Издали, в городе, и даже знакомясь со своими обязанностями в конторе лесничества, Климов думал, что лесная его жизнь будет в основном созерцательной, не слишком деятельной и, возможно, поначалу, после города, даже покажется скучноватой. Но оказалось совсем наоборот, скучать ему не давали, разные люди – от районных предприятий и просто по своим делам – теребили его в течение всего дня: кто с разрешениями на вывозку сушняка, кто относительно косьбы лугового сена. Регулярно, верхом на лошади, появлялся объездчик Алексей Никанорыч Цыганков, в ведении которого было несколько лесных участков с их лесниками, забирал с собою Климова в кварталы – метить затесами под вырубку больные, начавшие суховершинить, деревья. Назначенные деревья над было «закубатурить», записать в документы. В грамоте Алексей Никанорыч был не силен, «кубатурил» на глаз, но служил он уже лет сорок, с войны, с которой пришел инвалидом, без пальцев левой руки, опыт у него был чертячий, глаз – что компьютер; сколько он в бумагах писал – столько потом при рубке точнехонько и выходило.
Недели полторы возле дома Климова было шумно: приехавшие из города на практику по фитопатологии студенты устроили целый табор из полдюжины палаток, а в доме Климова квартировал их руководитель – старичок профессор. В палатке ему было нельзя, сыро, он боялся возобновления радикулита.
Студенты поднимались с солнцем; еду готовили себе на костре, днем со старичком профессором ловили в лесу жуков и гусениц, а вечерами до полуночи бренчали на гитарах, орали песенки из репертуара Высоцкого, Окуджавы и совсем чепуху, свой студенческий песенный фольклор.

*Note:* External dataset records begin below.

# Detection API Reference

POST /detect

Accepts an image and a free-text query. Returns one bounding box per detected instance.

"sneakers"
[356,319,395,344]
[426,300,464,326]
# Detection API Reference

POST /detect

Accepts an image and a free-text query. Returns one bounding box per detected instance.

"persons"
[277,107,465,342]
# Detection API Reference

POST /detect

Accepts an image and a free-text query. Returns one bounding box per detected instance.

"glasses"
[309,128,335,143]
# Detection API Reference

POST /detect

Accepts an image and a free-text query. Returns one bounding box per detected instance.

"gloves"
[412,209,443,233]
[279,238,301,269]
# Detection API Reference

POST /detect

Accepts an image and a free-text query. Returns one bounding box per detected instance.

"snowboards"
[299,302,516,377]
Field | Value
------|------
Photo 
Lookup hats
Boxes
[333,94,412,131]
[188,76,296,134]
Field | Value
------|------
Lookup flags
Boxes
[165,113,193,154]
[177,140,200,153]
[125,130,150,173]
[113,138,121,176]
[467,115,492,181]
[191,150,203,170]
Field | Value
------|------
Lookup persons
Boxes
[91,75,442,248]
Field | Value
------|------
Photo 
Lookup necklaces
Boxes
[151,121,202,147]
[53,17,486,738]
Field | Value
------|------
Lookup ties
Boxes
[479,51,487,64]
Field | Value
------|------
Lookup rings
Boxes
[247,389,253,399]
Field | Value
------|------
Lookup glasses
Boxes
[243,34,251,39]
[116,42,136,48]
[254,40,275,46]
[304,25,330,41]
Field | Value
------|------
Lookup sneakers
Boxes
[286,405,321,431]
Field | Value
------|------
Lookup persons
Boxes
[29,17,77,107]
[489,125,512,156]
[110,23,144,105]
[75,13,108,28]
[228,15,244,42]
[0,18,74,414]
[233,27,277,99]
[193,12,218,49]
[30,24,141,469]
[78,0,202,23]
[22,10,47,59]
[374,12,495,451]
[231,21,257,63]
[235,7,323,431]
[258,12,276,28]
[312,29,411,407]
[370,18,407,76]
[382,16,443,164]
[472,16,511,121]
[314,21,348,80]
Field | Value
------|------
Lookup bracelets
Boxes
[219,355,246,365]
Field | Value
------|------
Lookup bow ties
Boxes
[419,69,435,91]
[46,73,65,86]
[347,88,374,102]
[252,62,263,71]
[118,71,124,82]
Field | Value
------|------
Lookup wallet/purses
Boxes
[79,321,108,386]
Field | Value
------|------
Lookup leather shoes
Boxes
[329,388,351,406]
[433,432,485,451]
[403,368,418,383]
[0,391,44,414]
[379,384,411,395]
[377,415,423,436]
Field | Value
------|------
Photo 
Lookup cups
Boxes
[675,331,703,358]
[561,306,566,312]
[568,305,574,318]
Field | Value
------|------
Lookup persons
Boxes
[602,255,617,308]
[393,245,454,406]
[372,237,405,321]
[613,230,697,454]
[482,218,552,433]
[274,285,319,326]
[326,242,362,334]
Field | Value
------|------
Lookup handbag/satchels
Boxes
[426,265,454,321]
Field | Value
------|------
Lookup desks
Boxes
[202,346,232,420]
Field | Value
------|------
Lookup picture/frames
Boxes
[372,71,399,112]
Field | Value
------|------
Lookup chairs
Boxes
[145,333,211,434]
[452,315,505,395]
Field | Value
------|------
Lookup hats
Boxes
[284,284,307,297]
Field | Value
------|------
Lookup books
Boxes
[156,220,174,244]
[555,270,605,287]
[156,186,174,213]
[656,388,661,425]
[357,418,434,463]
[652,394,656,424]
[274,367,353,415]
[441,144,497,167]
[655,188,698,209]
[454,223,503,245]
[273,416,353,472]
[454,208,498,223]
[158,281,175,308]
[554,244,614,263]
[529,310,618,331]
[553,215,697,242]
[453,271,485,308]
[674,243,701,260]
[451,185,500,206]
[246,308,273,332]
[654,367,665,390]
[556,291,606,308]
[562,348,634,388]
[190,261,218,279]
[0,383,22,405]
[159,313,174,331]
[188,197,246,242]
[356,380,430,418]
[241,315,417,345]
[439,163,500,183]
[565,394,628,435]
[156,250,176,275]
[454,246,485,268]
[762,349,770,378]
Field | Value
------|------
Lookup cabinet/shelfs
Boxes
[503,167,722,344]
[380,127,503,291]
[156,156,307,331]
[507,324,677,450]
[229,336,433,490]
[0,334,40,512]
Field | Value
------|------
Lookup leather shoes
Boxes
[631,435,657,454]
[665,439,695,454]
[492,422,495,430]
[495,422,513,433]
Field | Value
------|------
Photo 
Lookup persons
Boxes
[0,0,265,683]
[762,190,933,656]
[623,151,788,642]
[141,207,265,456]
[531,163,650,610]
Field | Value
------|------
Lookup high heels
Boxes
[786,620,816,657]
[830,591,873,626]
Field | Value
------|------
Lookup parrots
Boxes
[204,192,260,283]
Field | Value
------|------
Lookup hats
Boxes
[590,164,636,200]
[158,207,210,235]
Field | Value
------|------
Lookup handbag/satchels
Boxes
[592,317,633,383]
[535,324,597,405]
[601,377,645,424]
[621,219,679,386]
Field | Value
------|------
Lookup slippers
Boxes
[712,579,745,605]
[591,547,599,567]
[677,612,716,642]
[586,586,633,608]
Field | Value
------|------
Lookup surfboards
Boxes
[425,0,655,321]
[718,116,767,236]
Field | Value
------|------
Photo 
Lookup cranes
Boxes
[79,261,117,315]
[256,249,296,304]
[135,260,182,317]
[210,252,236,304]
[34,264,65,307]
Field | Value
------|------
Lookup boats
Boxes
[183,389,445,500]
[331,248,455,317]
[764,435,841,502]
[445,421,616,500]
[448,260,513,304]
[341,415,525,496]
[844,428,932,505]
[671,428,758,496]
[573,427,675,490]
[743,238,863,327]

Старичка звали не по-профессорски: Кузьма Кузьмич. Между собой студенты называли его Кузя.
Нельзя было не улыбнуться, услышав это прозвище, – так подходило оно к старичку: маленький, тщедушный, как неудалый, обиженный и ростом, и силой мальчуган, розовое личико, усеянное пятаками желтых веснушек, постоянно улыбчивое выражение часто моргающих, воспаленно-красноватых глаз. В улыбке его, как и во всей фигурке, телосложении, движениях, были детскость, застенчивость, несмелость, – будто ему самому было конфузливо, что при такой внешности он, тем не менее, старик почти семидесяти лет, с ученым профессорским званием.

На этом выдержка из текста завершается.